El comunicado oficial precisó que la medida se mantendrá “hasta nuevo aviso”, pero que el festival no detendría su programación: conferencias, conversatorios y actividades formativas se trasladaron de inmediato al entorno virtual.
Además, el festival activó una alianza con Jalisco TV para transmitir una selección especial de películas jaliscienses y obras de homenajeados, con el fin de mantener vivo el espíritu de encuentro que caracteriza al proyecto. El resto de las actividades se distribuirá a lo largo del año, en espera de condiciones más favorables para retomar la presencialidad.
La edición originalmente el FICT había presentado un programa robusto: 64 trabajos en Selección Oficial, diez sedes en el municipio de Tequila, dos homenajes nacionales, cuatro invitados especiales, talleres, clases magistrales, un rally cinematográfico y la presencia de Colombia como País Invitado de Honor.

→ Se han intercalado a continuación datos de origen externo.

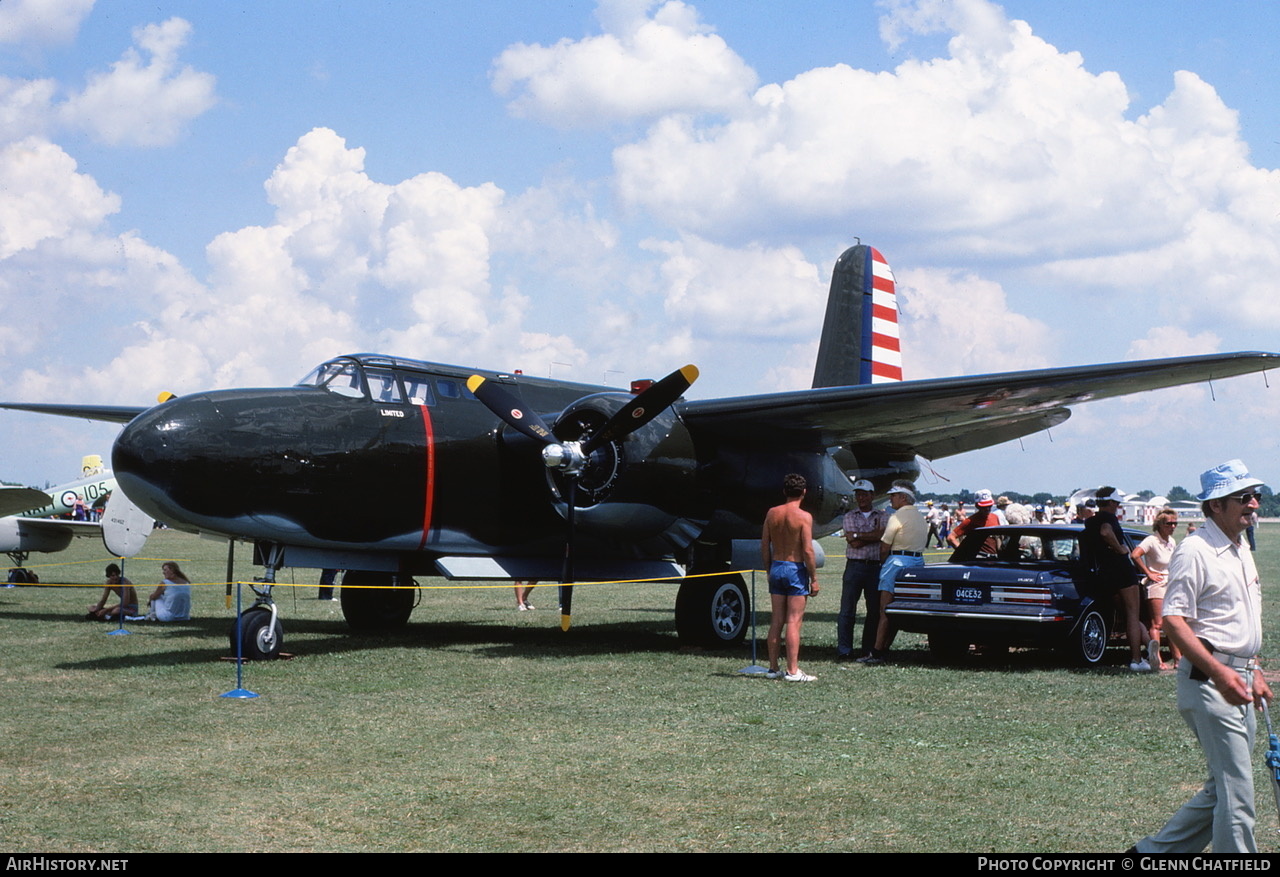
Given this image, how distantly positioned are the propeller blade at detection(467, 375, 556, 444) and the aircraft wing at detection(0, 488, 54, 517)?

La inauguración estaba prevista con Eterno adolescente, de Eduardo Esquivel, mientras que la clausura ya contemplaba la proyección de Hijo de familia. También se habían confirmado homenajes a Silverio Palacios y Salvador Sánchez, así como la participación de figuras como Ianis Guerrero y Osvaldo Sánchez.

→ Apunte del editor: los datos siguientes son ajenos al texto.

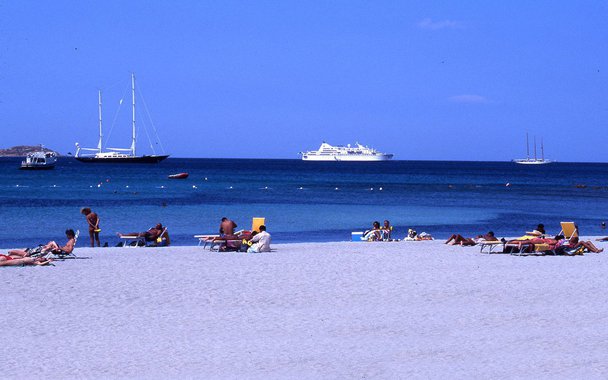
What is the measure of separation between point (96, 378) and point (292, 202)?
153 feet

Sin embargo, la crisis de seguridad no fue el único obstáculo que enfrentó el festival este año. Desde antes de la emergencia, el FICT ya operaba en un contexto de fragilidad institucional. Su director y fundador, Rigoberto Veloz, había señalado que el festival llegaba a su décima edición sin respaldo del gobierno municipal, tras una ruptura que se remonta a la edición pasada, cuando —según relató— el presidente municipal clausuró abruptamente un evento sin explicación.

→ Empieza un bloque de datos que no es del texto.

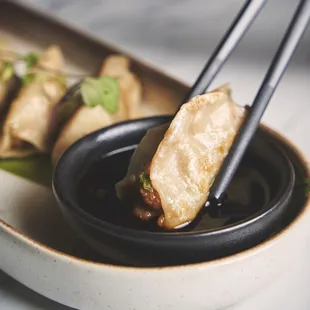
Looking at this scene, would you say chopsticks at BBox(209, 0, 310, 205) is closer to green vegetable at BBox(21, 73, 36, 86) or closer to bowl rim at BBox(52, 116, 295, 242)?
bowl rim at BBox(52, 116, 295, 242)

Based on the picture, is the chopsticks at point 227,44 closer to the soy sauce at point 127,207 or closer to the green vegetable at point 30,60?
the soy sauce at point 127,207

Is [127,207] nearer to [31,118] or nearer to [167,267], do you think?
[167,267]

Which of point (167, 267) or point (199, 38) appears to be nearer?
point (167, 267)

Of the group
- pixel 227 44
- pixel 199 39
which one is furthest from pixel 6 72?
pixel 199 39

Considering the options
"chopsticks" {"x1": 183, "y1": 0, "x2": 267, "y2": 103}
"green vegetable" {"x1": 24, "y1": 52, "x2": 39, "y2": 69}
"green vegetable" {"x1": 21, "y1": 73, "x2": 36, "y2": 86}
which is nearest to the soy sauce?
"chopsticks" {"x1": 183, "y1": 0, "x2": 267, "y2": 103}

Desde entonces, no ha habido comunicación oficial. Esta incertidumbre complicó la búsqueda de patrocinadores y la logística previa, al punto de que varias empresas dudaron en participar por la falta de claridad en los permisos.
A pesar de ello, el festival se sostuvo gracias a una red de apoyos solidarios: aliados privados, voluntarios, y hasta un hotel que reabrió temporalmente para hospedar a invitados. El trabajo y la convicción del equipo organizador permitió que el proyecto avanzara, incluso cuando parecía que no habría edición.
Desde el ámbito estatal, Filma Jalisco acompañó al festival con apoyo logístico y técnico, subrayando la importancia de no dejar descobijada a la comunidad cultural en momentos de incertidumbre. Su director, Alejandro Tavares, destacó que la descentralización cinematográfica es una prioridad institucional y que el FICT representa un ejemplo de gestión independiente “por amor al arte”.
A este panorama se suman los ajustes que el festival ya había anunciado antes de la suspensión total. El FICT había comunicado cambios operativos y reacomodos en su programación, anticipando una edición en constante adaptación. Estos ajustes, que en un inicio parecían parte de la dinámica habitual de un festival independiente, terminaron convirtiéndose en la antesala de una reconfiguración completa.
En este contexto, la clausura en la Cineteca FICG adquiere un significado especial. No solo representa la continuidad de un evento que se negó a cancelarse; también simboliza la capacidad de la comunidad cinematográfica de Jalisco para sostenerse mutuamente. El gesto del FICG, sumado al trabajo del FICT, Filma Jalisco, Jalisco TV y decenas de aliados, demuestra que el cine puede seguir siendo un puente de luz incluso en escenarios adversos.
El 28 de febrero las 4:30, el público podrá asistir a la clausura del festival con la proyección de Hijo de familia en la Cineteca de la Universidad de Guadalajara ubicada en Av. periférico Pte. Manuel Gómez Morin 1695.
En un año donde la incertidumbre marcó el rumbo del festival, será también un gesto de apoyo a una comunidad que ha demostrado que, frente a cualquier adversidad, el cine sigue siendo un espacio de encuentro.